■ **ÉNONCÉ A**:
Selon le texte sur Wayne Thiebaud, quelle somme sa toile Quatre Flippers de 1962 avait-elle atteinte aux États-Unis ?

····················

Publié le , par Anna Aznaour

À Bâle, la Fondation Beyeler consacre une rétrospective à l’icône du pop art américain, méconnue de ce côté de l’Atlantique. Une véritable découverte.

Wayne Thiebaud, Eating Figures (Quick Snack), 1963, huile sur toile, 181,6 x 120,7 cm,... Rétrospective Wayne Thiebaud à la Fondation Beyeler
Wayne Thiebaud, Eating Figures (Quick Snack), 1963, huile sur toile, 181,6 120,7 cm, collection privée. 
Courtesy Acquavella Galleries. © Wayne Thiebaud Foundation/2022, ProLitteris, Zurich 

Mieux vaut tard que jamais. Un an après sa disparition, ce descendant de Français, né à Mesa – ville fondée par des mormons en Arizona – fait, enfin, sa grande entrée en Europe : seules deux expositions, à Bologne en 2011 et aux Pays-Bas en 2018, lui avaient été consacrées sur le vieux continent. Tandis qu’aux États-Unis, sa toile Quatre Flippers de 1962 avait atteint la somme record de 19 millions de dollars. Pourtant, l’artiste qui, quelques mois plus tard, fêtait ses cent ans, n’en fit pas grand bruit. Une discrétion qui ne semblait guère l’affecter. Et pour cause, cet infatigable travailleur à l’esprit et à la mémoire intacts jusqu’à son dernier souffle avait mieux à faire : « Je m’efforce d’assouvir mon obsession presque névrotique : essayer d’apprendre à peindre », avait-il confié peu avant son décès, le 25 décembre 2021.

····················

■ **ÉNONCÉ B**:
Relevez chaque ligne des enregistrements qui contient la chaîne « girl ».

■ **Enregistrements de raisonnement spatial**:
····················

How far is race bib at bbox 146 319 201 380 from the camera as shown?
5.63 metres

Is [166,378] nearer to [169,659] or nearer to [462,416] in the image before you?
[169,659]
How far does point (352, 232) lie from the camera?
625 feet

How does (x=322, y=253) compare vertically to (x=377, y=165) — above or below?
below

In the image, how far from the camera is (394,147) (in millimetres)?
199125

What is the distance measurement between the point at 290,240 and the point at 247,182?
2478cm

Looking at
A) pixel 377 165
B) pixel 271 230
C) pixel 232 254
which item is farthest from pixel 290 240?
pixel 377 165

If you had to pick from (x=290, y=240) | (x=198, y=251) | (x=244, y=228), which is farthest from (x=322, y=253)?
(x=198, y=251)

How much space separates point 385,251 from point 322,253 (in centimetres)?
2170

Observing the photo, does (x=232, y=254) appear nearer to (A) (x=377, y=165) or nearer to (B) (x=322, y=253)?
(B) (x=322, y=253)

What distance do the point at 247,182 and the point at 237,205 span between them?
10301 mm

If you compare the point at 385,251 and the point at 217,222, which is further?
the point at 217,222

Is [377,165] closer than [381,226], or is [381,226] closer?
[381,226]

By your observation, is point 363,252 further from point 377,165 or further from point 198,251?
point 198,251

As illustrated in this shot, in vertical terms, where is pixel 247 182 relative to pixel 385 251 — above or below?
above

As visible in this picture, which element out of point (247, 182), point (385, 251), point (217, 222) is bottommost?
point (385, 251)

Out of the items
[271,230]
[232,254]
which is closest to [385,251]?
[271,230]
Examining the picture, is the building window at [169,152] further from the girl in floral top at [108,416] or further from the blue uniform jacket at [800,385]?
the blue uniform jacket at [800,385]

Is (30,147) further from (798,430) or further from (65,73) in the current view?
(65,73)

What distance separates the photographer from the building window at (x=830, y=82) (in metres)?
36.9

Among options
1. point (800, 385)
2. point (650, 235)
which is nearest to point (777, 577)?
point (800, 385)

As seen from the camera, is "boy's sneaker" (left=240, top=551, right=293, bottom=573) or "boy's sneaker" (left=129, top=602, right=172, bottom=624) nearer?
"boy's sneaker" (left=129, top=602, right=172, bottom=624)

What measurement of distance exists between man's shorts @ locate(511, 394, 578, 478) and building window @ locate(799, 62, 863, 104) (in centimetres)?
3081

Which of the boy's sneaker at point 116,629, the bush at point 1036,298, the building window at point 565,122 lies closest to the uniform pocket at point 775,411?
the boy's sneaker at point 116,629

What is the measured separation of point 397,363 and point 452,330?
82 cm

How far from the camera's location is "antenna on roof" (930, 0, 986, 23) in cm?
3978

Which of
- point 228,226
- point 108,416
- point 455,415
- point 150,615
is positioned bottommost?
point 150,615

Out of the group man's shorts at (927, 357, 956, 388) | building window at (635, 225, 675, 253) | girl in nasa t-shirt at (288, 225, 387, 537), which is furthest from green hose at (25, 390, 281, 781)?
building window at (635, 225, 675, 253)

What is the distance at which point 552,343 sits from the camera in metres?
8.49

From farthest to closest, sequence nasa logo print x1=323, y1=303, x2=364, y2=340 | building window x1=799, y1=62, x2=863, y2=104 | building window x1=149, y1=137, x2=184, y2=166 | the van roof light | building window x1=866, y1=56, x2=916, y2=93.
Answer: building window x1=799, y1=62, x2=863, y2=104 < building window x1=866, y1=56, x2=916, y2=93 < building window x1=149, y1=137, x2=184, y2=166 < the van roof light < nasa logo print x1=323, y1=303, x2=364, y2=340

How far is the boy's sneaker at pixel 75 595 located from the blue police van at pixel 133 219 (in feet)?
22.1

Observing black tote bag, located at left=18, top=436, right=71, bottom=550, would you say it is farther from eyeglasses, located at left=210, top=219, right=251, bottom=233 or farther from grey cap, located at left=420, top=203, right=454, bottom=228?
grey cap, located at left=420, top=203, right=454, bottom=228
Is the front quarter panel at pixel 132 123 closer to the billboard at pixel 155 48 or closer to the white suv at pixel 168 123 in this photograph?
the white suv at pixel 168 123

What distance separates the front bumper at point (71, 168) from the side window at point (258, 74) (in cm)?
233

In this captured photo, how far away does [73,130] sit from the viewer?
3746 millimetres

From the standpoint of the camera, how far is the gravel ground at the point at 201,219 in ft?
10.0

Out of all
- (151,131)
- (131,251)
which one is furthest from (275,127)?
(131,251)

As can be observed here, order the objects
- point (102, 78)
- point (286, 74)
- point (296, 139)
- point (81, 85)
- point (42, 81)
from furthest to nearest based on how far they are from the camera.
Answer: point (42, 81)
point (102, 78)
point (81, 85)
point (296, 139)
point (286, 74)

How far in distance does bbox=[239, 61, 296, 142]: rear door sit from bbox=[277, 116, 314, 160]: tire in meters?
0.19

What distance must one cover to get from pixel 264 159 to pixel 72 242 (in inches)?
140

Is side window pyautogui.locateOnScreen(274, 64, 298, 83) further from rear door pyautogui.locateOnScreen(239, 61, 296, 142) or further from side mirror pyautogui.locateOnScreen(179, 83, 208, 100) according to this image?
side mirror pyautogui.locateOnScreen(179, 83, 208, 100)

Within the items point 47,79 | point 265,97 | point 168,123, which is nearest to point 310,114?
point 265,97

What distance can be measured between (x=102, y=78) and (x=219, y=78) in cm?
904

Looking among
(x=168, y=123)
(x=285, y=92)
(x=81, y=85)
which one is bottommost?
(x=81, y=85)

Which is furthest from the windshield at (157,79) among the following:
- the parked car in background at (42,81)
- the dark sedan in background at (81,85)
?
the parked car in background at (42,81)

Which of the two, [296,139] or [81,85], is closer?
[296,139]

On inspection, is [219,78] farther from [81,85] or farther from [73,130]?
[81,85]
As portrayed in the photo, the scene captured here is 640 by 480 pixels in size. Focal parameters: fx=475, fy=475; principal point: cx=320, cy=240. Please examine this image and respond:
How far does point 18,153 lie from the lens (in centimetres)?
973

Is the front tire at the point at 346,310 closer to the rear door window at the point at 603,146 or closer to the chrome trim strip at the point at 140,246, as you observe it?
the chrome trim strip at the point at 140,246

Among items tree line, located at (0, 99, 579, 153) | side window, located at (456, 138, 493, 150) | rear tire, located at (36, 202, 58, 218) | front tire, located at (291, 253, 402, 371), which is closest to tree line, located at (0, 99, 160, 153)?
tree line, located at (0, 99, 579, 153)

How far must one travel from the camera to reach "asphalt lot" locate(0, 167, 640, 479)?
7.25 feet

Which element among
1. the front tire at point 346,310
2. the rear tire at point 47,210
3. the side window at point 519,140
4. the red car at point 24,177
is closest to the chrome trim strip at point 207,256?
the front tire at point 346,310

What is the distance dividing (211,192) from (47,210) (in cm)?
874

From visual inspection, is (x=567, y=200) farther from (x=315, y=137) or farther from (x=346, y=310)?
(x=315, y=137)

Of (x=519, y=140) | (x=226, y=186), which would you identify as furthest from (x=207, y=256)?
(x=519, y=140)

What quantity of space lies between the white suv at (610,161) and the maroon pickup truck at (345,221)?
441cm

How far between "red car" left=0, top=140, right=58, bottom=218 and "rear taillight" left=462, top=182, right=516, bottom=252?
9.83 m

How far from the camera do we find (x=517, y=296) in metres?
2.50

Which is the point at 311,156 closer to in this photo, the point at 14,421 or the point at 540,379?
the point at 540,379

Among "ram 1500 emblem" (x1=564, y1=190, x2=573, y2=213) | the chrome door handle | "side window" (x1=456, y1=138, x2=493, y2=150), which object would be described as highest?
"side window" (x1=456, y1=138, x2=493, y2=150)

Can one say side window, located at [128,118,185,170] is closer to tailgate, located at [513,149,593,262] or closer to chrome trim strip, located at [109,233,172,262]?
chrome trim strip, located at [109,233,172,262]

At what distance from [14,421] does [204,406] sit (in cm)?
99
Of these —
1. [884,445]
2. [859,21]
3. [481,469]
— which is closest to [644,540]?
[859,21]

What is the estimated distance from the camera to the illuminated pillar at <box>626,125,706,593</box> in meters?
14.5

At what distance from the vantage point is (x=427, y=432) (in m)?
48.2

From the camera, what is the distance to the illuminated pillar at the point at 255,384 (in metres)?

····················

■ **RÉPONSE A**:
19 millions de dollars.

■ **RÉPONSE B**:
Examining the picture, is the building window at [169,152] further from the girl in floral top at [108,416] or further from the blue uniform jacket at [800,385]?
Out of the group man's shorts at (927, 357, 956, 388) | building window at (635, 225, 675, 253) | girl in nasa t-shirt at (288, 225, 387, 537), which is furthest from green hose at (25, 390, 281, 781)?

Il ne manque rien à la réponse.